PASSAGE SOURCE:
###

Ces deux malheureuses femmes furent par luy incitées à laisser leurs marys (ainsi que de nostre temps les Huguenots en ont usé et à l’endroit des mariées et des religieuses voüées à Dieu) et de sorte charmées par ce meschant apostat, qu’elles se pensoyent avoir le saint esprit et estre douées du don de profetie[41].
Les protestants sont cette fois accusés de débaucher les religieuses et les femmes mariées. Dans les deux chapitres, les épisodes tirés de l’histoire de régions lointaines permettent à la fois d’associer la Réforme aux hérésies passées et de suggérer que le triomphe des catholiques se produira dans les temps à venir, comme il s’est toujours accompli hier.
La Cosmographie offre également des comparaisons du protestantisme avec des pratiques religieuses contemporaines. Dans le chapitre sur l’Arabie « heureuse », la plus au sud de la péninsule, Belleforest mentionne la richesse de la région, liée à l’intensité du commerce, et évoque l’usage de l’encens dans les pratiques cultuelles. Élargissant le propos, il estime ensuite qu’il n’y a « gent, nation, ny peuple soubs le ciel de quelque religion que ce soit, qui n’use de fumigations et encensements en ses temples (j’excepte le Huguenot, qui est plus incivil et moins honorant Dieu que les autres) »[42]. Les protestants sont à nouveau assimilés aux hérétiques étrangers et dissociés d’eux comme les plus mécréants qui soient. Dans le chapitre consacré à l’Éthiopie, confondue avec le Royaume du Prêtre Jean, Belleforest évoque cette fois le mariage des prêtres :
Les Prestres s’y marient, mais les moynes non, afin d’avoir lignées, mais leur premiere femme estant morte ne leur est loisible de convoler aux nopces secondes, en cela plus louables et honnestes que les Huguenots, et Lutheriens, lesquels changent souvent de pasture, pour le rassasiement de leur lubricité, bien que les Eglises Occidentales (imitants l’institution primitive des Apostres) n’ayent onc receu le mariage […][43].
Les pasteurs protestants, n°n contents de se marier à la manière des prêtres éthiopiens, changeraient fréquemment de femmes : le thème de la débauche sexuelle, particulièrement efficace pour discréditer l’adversaire, permet de tisser un parallèle en défaveur de la Réforme. Dans un monde où l’hérésie règne en maître, les huguenots se signalent donc toujours par les pires comportements qui soient.

###

ENTRÉES AFFICHÉES:
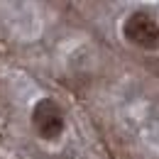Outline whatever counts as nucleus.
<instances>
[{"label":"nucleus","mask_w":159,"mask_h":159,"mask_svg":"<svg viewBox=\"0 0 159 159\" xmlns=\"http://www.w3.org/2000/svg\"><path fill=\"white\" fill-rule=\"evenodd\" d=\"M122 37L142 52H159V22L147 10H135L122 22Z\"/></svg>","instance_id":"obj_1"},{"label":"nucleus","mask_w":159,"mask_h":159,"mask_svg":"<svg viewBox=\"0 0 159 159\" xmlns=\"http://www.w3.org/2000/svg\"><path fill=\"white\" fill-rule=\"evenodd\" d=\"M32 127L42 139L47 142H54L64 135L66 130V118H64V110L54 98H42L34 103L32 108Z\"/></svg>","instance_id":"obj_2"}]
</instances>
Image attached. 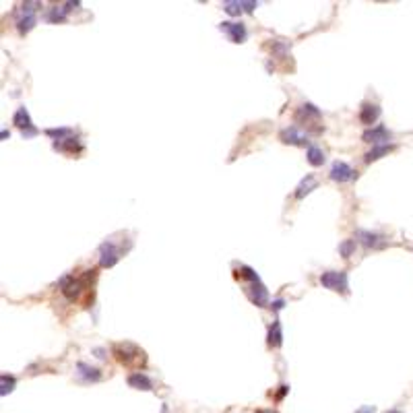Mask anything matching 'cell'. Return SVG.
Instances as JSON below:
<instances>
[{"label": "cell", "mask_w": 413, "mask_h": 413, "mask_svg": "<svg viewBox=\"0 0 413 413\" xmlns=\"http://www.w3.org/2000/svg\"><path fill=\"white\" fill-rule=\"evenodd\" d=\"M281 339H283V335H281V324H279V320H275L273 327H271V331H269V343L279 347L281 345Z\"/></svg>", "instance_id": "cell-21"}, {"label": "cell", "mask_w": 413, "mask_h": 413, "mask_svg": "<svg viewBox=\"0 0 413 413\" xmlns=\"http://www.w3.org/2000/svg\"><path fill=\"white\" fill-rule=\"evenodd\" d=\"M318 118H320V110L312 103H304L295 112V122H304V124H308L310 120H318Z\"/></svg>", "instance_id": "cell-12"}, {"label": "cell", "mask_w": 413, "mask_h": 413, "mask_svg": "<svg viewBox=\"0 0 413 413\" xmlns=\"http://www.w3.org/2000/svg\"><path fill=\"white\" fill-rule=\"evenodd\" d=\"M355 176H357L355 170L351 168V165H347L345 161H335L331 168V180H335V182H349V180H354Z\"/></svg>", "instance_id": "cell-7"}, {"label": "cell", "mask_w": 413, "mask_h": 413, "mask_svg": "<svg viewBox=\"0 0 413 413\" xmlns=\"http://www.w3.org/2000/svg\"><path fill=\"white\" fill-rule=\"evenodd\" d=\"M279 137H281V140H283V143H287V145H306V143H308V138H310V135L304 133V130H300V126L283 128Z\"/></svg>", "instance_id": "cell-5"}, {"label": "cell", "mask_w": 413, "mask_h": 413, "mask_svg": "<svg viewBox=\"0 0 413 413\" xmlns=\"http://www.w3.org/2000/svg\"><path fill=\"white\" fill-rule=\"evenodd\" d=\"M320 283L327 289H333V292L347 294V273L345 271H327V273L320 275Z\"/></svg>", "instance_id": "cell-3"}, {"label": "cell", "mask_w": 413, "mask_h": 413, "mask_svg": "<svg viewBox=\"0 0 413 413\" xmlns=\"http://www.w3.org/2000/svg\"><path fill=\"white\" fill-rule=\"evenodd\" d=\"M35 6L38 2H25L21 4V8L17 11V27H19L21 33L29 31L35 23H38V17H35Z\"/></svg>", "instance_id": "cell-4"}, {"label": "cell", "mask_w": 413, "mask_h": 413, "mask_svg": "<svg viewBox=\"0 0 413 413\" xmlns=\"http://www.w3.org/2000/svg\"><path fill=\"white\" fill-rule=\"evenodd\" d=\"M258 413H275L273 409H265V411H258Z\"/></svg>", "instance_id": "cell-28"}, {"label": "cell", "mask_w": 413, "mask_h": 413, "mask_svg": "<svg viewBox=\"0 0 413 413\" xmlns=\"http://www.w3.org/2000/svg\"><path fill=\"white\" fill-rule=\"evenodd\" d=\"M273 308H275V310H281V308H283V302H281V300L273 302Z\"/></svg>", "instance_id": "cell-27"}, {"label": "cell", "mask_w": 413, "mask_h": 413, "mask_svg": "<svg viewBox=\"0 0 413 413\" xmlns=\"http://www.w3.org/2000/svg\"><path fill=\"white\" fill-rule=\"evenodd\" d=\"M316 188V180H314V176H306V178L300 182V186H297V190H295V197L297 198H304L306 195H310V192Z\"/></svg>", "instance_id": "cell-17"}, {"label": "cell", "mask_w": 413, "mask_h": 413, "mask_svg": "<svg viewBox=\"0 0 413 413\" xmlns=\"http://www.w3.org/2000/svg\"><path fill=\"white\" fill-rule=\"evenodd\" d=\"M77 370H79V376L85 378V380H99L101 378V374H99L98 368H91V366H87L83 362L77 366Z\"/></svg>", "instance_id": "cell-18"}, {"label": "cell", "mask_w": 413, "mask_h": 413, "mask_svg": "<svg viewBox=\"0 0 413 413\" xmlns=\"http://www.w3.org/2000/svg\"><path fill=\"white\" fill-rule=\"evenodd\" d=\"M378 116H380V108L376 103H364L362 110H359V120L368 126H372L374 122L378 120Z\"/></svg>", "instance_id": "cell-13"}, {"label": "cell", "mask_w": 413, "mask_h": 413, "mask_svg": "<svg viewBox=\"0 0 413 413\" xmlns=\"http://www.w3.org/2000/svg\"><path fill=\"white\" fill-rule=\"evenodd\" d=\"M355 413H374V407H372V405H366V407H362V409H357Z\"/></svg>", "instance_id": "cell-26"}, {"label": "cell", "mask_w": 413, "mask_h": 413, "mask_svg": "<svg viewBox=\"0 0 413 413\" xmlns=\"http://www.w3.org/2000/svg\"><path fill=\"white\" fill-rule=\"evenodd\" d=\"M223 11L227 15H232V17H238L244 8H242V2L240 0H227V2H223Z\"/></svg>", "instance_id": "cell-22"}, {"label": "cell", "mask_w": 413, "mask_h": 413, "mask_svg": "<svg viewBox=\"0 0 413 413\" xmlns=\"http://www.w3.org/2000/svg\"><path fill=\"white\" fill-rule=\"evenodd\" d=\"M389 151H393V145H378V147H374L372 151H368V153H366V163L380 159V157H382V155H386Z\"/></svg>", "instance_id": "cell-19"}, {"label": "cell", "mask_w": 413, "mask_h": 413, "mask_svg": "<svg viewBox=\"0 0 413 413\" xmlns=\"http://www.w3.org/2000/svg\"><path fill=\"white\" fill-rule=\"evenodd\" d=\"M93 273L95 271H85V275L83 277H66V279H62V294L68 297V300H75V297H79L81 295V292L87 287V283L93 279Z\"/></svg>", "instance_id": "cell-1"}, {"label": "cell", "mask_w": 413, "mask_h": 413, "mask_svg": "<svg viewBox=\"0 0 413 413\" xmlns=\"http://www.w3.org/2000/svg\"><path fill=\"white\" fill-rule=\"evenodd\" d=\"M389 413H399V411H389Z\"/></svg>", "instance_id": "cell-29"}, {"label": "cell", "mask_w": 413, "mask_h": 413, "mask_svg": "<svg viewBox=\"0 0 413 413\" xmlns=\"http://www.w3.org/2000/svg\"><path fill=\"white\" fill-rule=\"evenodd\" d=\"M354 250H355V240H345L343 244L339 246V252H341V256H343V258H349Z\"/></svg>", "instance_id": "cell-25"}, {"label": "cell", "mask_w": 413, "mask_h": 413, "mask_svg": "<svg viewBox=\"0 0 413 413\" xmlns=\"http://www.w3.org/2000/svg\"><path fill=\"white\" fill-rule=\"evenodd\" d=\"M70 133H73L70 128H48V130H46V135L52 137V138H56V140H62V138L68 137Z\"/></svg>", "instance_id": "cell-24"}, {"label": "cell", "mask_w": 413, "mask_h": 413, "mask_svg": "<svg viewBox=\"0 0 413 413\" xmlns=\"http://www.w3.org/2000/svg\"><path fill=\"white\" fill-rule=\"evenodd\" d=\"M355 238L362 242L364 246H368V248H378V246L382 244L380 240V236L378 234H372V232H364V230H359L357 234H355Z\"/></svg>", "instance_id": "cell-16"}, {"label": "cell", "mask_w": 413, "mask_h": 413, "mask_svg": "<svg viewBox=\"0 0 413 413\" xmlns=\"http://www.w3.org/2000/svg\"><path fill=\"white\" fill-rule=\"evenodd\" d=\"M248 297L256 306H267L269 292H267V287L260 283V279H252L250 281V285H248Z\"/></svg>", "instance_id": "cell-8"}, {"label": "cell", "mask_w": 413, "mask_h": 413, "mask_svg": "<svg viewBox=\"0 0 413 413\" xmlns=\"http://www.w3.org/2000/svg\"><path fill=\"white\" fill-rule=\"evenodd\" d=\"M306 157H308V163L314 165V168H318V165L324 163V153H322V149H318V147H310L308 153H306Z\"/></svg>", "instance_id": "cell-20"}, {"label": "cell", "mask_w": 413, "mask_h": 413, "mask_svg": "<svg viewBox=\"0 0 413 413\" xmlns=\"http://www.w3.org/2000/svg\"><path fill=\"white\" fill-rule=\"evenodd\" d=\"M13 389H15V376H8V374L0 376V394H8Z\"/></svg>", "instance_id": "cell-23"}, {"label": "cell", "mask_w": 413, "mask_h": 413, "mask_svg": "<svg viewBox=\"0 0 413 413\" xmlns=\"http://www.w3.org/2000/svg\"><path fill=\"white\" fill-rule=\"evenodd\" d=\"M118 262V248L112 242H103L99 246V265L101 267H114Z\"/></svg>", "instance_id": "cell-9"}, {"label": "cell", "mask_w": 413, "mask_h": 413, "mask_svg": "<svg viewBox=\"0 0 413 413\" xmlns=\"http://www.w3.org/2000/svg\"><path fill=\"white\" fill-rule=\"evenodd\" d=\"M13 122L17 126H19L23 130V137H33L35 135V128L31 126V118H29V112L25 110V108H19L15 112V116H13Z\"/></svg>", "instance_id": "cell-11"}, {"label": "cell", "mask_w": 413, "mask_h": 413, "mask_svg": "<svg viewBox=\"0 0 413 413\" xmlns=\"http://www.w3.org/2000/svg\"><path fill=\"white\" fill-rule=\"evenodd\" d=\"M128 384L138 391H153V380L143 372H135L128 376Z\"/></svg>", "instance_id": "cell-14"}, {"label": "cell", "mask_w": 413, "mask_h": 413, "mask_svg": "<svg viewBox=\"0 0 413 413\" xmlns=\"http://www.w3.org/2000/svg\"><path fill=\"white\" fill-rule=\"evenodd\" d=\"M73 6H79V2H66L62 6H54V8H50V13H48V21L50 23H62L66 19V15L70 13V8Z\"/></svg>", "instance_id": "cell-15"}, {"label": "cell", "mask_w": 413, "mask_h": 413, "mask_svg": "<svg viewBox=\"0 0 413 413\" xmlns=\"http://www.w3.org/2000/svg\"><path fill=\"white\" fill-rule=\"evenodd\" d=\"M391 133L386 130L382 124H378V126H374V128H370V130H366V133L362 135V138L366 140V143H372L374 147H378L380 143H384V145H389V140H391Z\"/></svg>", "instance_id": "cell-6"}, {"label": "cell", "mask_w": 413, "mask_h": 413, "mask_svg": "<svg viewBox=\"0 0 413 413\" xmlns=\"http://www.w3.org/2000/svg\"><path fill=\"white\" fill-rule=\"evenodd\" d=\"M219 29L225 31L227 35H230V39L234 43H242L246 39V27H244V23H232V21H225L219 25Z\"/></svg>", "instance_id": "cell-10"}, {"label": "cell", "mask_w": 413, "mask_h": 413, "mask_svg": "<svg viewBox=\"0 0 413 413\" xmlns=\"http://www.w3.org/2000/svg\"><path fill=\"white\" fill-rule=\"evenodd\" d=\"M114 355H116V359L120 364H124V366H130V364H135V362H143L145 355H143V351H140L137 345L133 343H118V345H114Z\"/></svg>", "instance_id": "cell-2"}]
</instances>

###

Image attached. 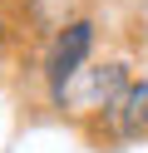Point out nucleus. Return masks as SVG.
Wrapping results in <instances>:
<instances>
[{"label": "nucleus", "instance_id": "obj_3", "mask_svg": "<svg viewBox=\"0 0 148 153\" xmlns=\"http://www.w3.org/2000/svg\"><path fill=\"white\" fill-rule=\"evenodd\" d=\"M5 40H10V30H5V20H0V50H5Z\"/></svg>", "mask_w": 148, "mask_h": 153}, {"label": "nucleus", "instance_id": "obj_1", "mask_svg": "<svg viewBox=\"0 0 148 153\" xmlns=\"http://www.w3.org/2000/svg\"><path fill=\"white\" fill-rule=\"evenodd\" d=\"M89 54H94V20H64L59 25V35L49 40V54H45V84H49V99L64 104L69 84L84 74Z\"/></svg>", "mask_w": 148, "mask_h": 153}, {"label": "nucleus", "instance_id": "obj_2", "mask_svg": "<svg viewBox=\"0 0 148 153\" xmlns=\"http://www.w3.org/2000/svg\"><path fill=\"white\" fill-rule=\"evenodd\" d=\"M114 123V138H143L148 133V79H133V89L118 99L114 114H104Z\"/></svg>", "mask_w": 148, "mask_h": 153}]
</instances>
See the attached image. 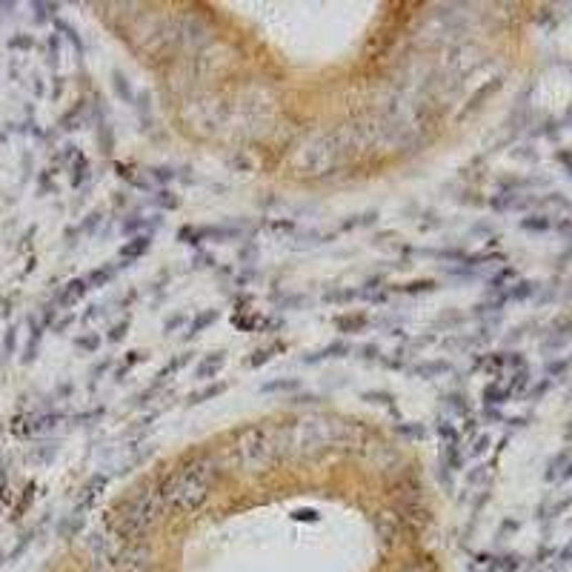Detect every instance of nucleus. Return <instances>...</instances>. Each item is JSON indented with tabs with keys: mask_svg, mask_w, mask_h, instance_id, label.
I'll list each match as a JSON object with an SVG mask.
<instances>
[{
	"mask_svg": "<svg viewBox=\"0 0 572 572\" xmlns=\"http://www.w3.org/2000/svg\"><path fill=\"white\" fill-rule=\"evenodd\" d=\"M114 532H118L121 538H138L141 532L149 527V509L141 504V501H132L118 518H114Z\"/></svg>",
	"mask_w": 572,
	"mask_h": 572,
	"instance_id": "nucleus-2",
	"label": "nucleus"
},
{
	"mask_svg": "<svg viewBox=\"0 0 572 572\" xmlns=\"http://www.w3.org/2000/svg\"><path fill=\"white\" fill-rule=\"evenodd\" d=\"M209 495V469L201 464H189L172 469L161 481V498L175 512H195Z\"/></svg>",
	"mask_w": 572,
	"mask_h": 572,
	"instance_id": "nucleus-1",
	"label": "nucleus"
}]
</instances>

###

CONSIGNE:
Répondez à ces questions sur le passage source :
(a) De quoi les protestants sont-ils accusés cette fois, juste après la citation sur les deux malheureuses femmes ?
(b) Dans le chapitre sur l'Arabie « heureuse », à quoi Belleforest lie-t-il la richesse de la région ?
(c) Avec quel royaume l'Éthiopie est-elle confondue dans le chapitre qui lui est consacré ?

RÉSULTAT FINAL:
(a) De débaucher les religieuses et les femmes mariées.
(b) À l'intensité du commerce.
(c) Avec le Royaume du Prêtre Jean.